Israel Plans More Homes in West Bank Settlement Reuters
Date: 04-18-05
JERUSALEM (Reuters) - Israel announced plans on Monday to build 50 homes in a Jewish settlement in the West Bank, a week after President Bush called on Prime Minister Ariel Sharon not to expand settlements.
The Israel Lands Administration, a government agency, published a notice inviting bids for the purchase of 50 plots for the construction of single-family homes in the settlement of Elkana, some three miles inside the West Bank.
The agency's Web site shows it marketed 1,783 new housing units in the West Bank in 2004 and 1,225 in 2003.
At a summit at Bush's Texas ranch last Monday, the president urged Sharon to meet "'road map' obligations regarding settlements in the West Bank," explaining at a news conference that meant "no expansion of settlements."
The U.S.-backed peace plan calls for a halt to Israeli settlement activity, including "natural growth," Israel's term for construction in existing settlements to meet the needs of expanding populations.
Palestinians say such construction on land Israel captured in the 1967 Middle East war is aimed at denying them a viable state envisaged by the "road map."
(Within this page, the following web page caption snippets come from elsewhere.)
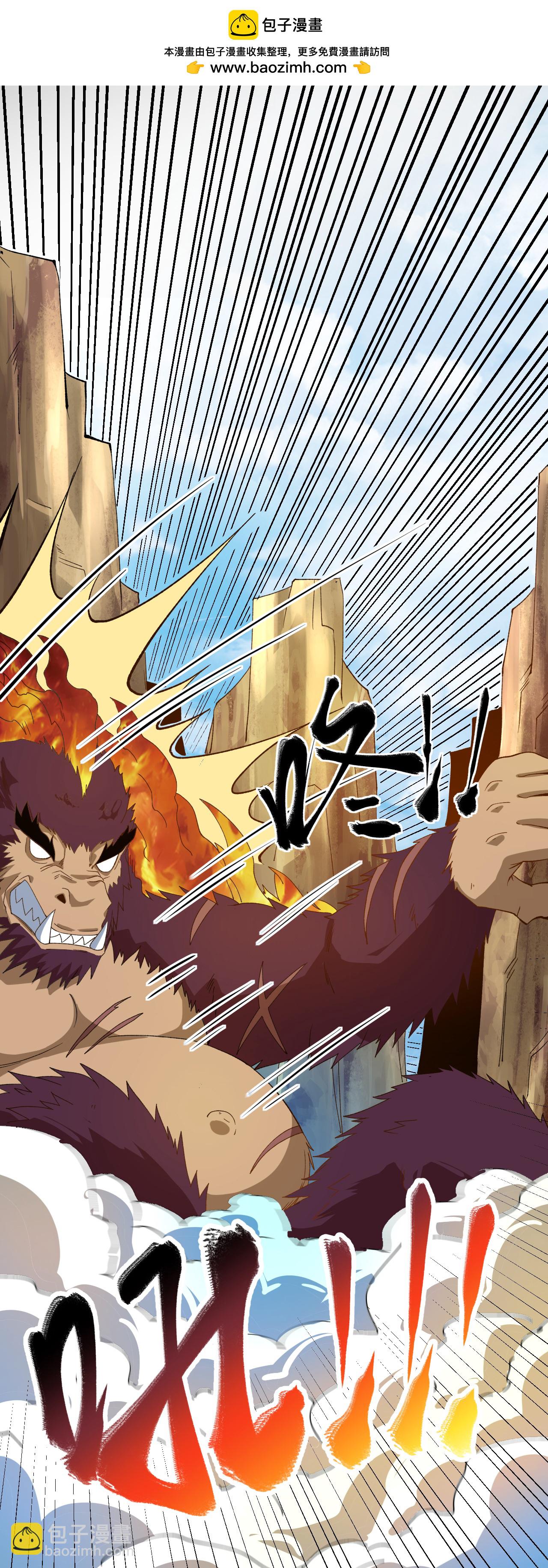 第40话 坐山观兽斗-第41话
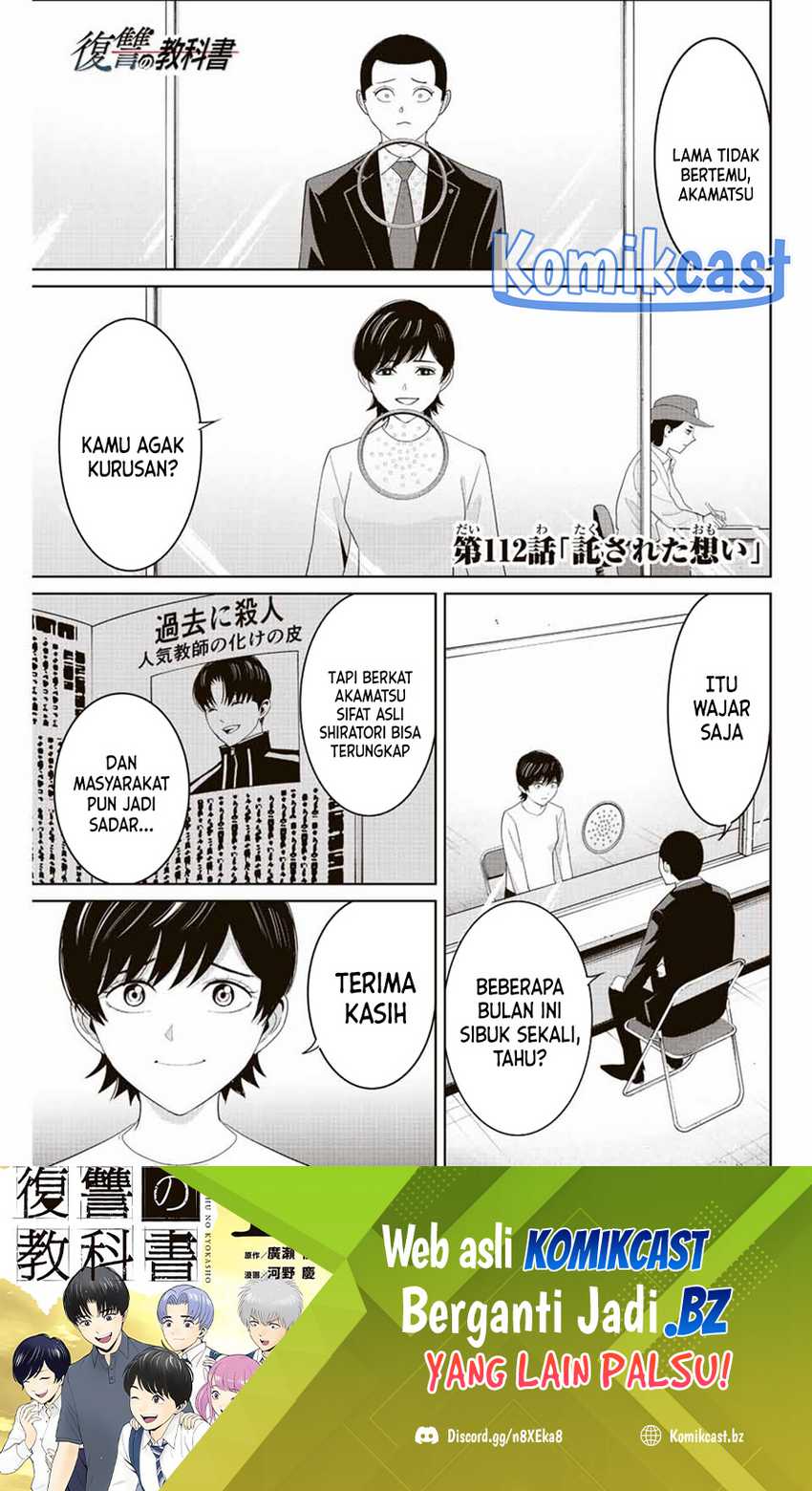 Chapter 112 - halaman 3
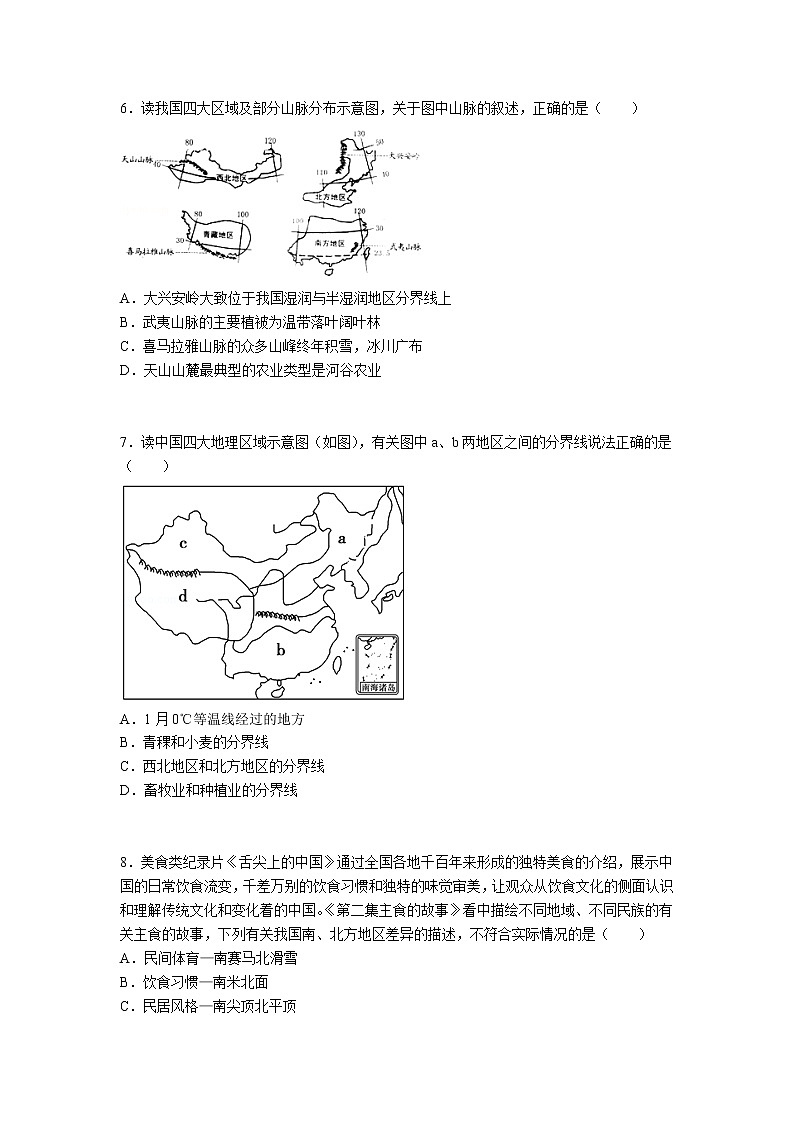 地理人教版八年级上第五章测试题附答案解析第2页
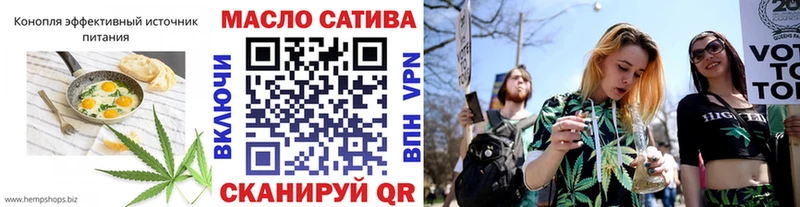 Еда ТГК марихуана  Купить где  Нижний Ломов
Bush raised the settlement issue after news that Israel planned to build 3,500 homes for settlers in a narrow corridor between the West Bank settlement of Maale Adumim and Jerusalem, a project Palestinians said would cut them off from the city.
Sharon, who plans to remove all Jewish settlements from the Gaza Strip this summer, has pledged to hold on to major settlement blocs in the West Bank under any future peace deal with the Palestinians.
At the summit, Bush reiterated his position that it would be unrealistic to expect Israel to return all occupied land in a final peace accord and that "existing major Israeli population centers" must be taken into account in any negotiations.
Some 225,000 Israelis live in 120 settlements in the West Bank.